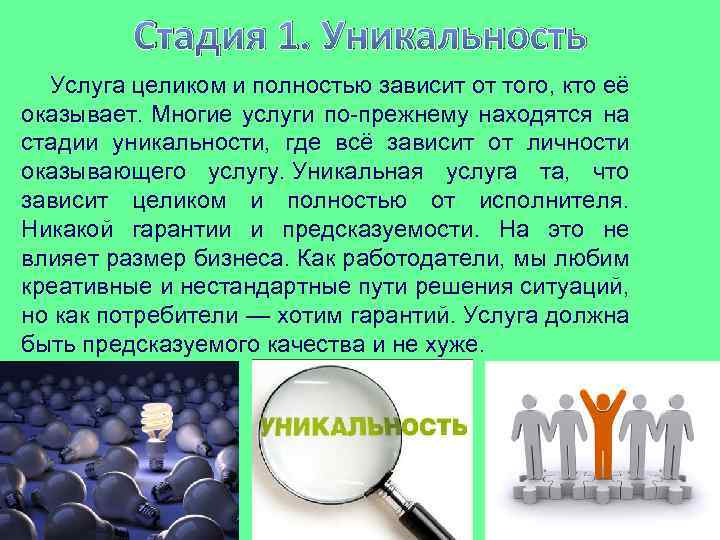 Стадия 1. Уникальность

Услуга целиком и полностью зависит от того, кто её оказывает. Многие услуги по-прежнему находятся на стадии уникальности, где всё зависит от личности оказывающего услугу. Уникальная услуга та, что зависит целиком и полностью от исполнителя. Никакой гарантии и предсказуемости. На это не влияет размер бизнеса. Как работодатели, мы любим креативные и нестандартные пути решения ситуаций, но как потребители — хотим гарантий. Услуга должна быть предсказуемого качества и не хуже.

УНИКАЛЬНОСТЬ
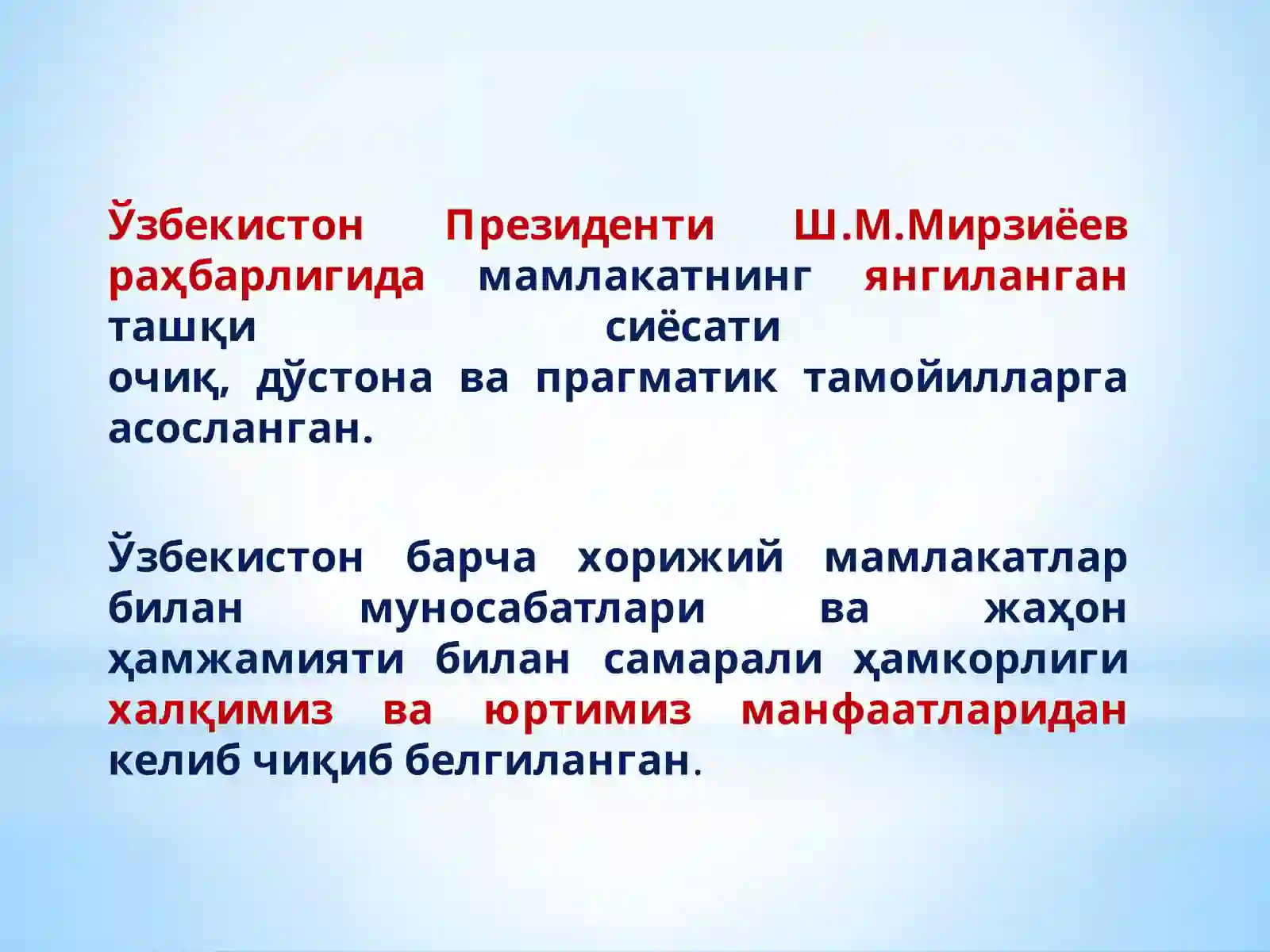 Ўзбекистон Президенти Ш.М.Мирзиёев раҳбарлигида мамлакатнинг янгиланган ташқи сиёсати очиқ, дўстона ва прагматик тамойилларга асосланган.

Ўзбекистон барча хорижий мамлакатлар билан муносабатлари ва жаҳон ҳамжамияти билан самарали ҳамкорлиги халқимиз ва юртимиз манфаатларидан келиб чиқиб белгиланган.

------------------------------------------------------------------------

This exercise calls for the records to be given again exactly, without the images.

» Answer box:
 Стадия 1. Уникальность

Услуга целиком и полностью зависит от того, кто её оказывает. Многие услуги по-прежнему находятся на стадии уникальности, где всё зависит от личности оказывающего услугу. Уникальная услуга та, что зависит целиком и полностью от исполнителя. Никакой гарантии и предсказуемости. На это не влияет размер бизнеса. Как работодатели, мы любим креативные и нестандартные пути решения ситуаций, но как потребители — хотим гарантий. Услуга должна быть предсказуемого качества и не хуже.

УНИКАЛЬНОСТЬ
 Ўзбекистон Президенти Ш.М.Мирзиёев раҳбарлигида мамлакатнинг янгиланган ташқи сиёсати очиқ, дўстона ва прагматик тамойилларга асосланган.

Ўзбекистон барча хорижий мамлакатлар билан муносабатлари ва жаҳон ҳамжамияти билан самарали ҳамкорлиги халқимиз ва юртимиз манфаатларидан келиб чиқиб белгиланган.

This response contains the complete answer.